Insurers, financial institutions and pharmaceutical companies in the United States tried to develop a task-based code for analyzing legal fees about 15 years ago.
“They use lawyers a lot and pay a lot of money in the defence of litigation matters,” Brazier said. “The idea was to know what different categories of files should cost, do some benchmarking and see what the averages were.
“It never really went anywhere, because nobody had the systems to do the analysis, to collect the data properly and analyze it.”
Brazier knows of one situation in which a Canadian insurer retains a single law firm, BLG [Borden Ladner Gervais LLP]. BLG has a system for generating data that lets its insurer client know how many hours they are billing for certain files.
The insurer then uses this data in the preparation of its company growth plans. The insurer pays BLG a monthly fee, which is adjusted as needed, Brazier said.
“That’s pretty innovative,” she said. “I’m not aware of any other insurers doing that.”
Brazier said an insurer could try and create a system of its own to generate the data, based on an analysis of invoices for legal fees, but it would be onerous.
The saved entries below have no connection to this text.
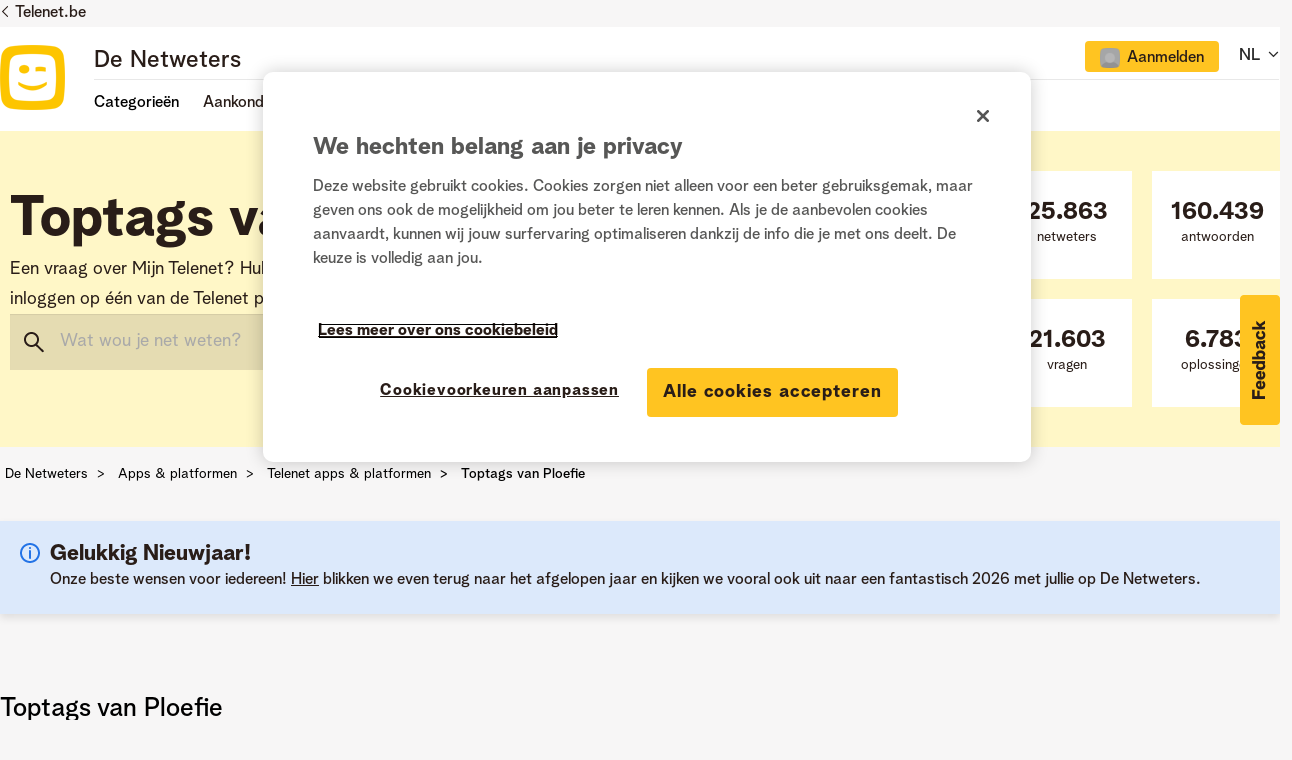

--- FILE ---
content_type: image/svg+xml
request_url: https://www.netweters.be/html/@3D3E7FB7A31180B3BA72A5C53EA0B90B/assets/social-icon-instagram-dark.svg
body_size: 1458
content:
<svg width="20" height="20" viewBox="0 0 20 20" fill="none" xmlns="http://www.w3.org/2000/svg">
<path d="M5.856 0.0721455C4.928 0.120146 4.124 0.276146 3.444 0.540146C2.764 0.804146 2.172 1.19214 1.668 1.70415C1.164 2.21614 0.78 2.81215 0.516 3.49215C0.252 4.17215 0.104 4.97615 0.072 5.90415C0.024 6.76815 0 8.14415 0 10.0321C0.016 11.3281 0.024 12.2161 0.024 12.6961C0.04 13.0961 0.056 13.5841 0.072 14.1601C0.12 15.0881 0.276 15.8921 0.54 16.5721C0.804 17.2521 1.192 17.8441 1.704 18.3481C2.216 18.8521 2.812 19.2361 3.492 19.5001C4.172 19.7641 4.976 19.9121 5.904 19.9441C6.784 19.9921 8.16 20.0121 10.032 20.0041C11.904 19.9961 13.28 19.9761 14.16 19.9441C15.088 19.8961 15.892 19.7401 16.572 19.4761C17.252 19.2121 17.844 18.8241 18.348 18.3121C18.852 17.8001 19.236 17.2041 19.5 16.5241C19.764 15.8441 19.912 15.0401 19.944 14.1121C19.992 13.2321 20.012 11.8561 20.004 9.98415C19.996 8.11214 19.976 6.73615 19.944 5.85615C19.896 4.92815 19.74 4.12415 19.476 3.44415C19.212 2.76414 18.824 2.17215 18.312 1.66815C17.8 1.16414 17.204 0.780146 16.524 0.516146C15.844 0.252146 15.04 0.104145 14.112 0.0721455C13.216 0.0241451 11.84 0.000144958 9.984 0.000144958C8.688 0.0161457 7.8 0.0241451 7.32 0.0241451C6.92 0.0401459 6.432 0.0561447 5.856 0.0721455ZM5.976 18.1441C5.256 18.1281 4.64 18.0161 4.128 17.8081C3.696 17.6481 3.312 17.4041 2.976 17.0761C2.64 16.7481 2.392 16.3601 2.232 15.9121C2.024 15.4161 1.904 14.8001 1.872 14.0641C1.84 13.2161 1.82 11.8721 1.812 10.0321C1.804 8.19214 1.824 6.84015 1.872 5.97615C1.904 5.25615 2.016 4.64015 2.208 4.12815C2.368 3.69615 2.612 3.31614 2.94 2.98815C3.268 2.66014 3.656 2.40815 4.104 2.23215C4.6 2.02415 5.216 1.90415 5.952 1.87214C6.8 1.84015 8.144 1.82415 9.984 1.82415C11.264 1.80815 12.144 1.80815 12.624 1.82415C13.008 1.82415 13.48 1.84015 14.04 1.87214C14.776 1.90415 15.392 2.01615 15.888 2.20815C16.32 2.36814 16.704 2.61214 17.04 2.94015C17.376 3.26814 17.624 3.65615 17.784 4.10415C17.992 4.60015 18.112 5.21615 18.144 5.95215C18.176 6.81614 18.196 8.16815 18.204 10.0081C18.212 11.8481 18.192 13.1921 18.144 14.0401C18.112 14.7761 18 15.3921 17.808 15.8881C17.648 16.3201 17.404 16.7041 17.076 17.0401C16.748 17.3761 16.36 17.6241 15.912 17.7841C15.416 17.9921 14.8 18.1121 14.064 18.1441C13.216 18.1761 11.876 18.1961 10.044 18.2041C8.212 18.2121 6.856 18.1921 5.976 18.1441ZM14.136 4.65615C14.136 4.89615 14.204 5.12015 14.34 5.32815C14.476 5.53615 14.656 5.68414 14.88 5.77215C15.104 5.86015 15.336 5.88015 15.576 5.83215C15.816 5.78415 16.02 5.67615 16.188 5.50815C16.356 5.34015 16.464 5.13615 16.512 4.89615C16.56 4.65615 16.536 4.42415 16.44 4.20015C16.344 3.97614 16.196 3.79614 15.996 3.66014C15.796 3.52415 15.576 3.45615 15.336 3.45615C15 3.45615 14.716 3.57615 14.484 3.81614C14.252 4.05615 14.136 4.33615 14.136 4.65615ZM4.872 10.0081C4.872 10.9521 5.104 11.8161 5.568 12.6001C6.032 13.3841 6.656 14.0041 7.44 14.4601C8.224 14.9161 9.084 15.1441 10.02 15.1441C10.956 15.1441 11.816 14.9121 12.6 14.4481C13.384 13.9841 14.004 13.3601 14.46 12.5761C14.916 11.7921 15.144 10.9321 15.144 9.99614C15.144 9.06014 14.912 8.20015 14.448 7.41615C13.984 6.63214 13.36 6.01215 12.576 5.55615C11.792 5.10015 10.932 4.87215 9.996 4.87215C9.06 4.87215 8.2 5.10415 7.416 5.56815C6.632 6.03215 6.012 6.65615 5.556 7.44015C5.1 8.22415 4.872 9.08014 4.872 10.0081ZM6.672 10.0081C6.672 9.33614 6.86 8.72014 7.236 8.16014C7.612 7.60014 8.108 7.19215 8.724 6.93615C9.34 6.68015 9.98 6.61615 10.644 6.74415C11.308 6.87215 11.88 7.17215 12.36 7.64415C12.84 8.11615 13.144 8.68414 13.272 9.34814C13.4 10.0121 13.336 10.6561 13.08 11.2801C12.824 11.9041 12.416 12.4041 11.856 12.7801C11.296 13.1561 10.68 13.3441 10.008 13.3441C9.576 13.3441 9.156 13.2601 8.748 13.0921C8.34 12.9241 7.976 12.6841 7.656 12.3721C7.336 12.0601 7.092 11.7001 6.924 11.2921C6.756 10.8841 6.672 10.4561 6.672 10.0081Z" fill="#291D18"/>
</svg>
“We had some projects where we actually had folks sitting down in a room with boxes of files and creating the database, by entering data,” she said. “And then you can start to see a picture. You can start to see how a file is being staffed, and see whether you really have the right mix of [lawyers working on a file], or is it too senior? It’s useful to get that data.”
The complexity of producing detailed data sets has impeded many insurers from moving to a flat fee structure, Brazier suggested. And so “the hourly rate, the death of which has been predicted for 20 years, is still alive and well.”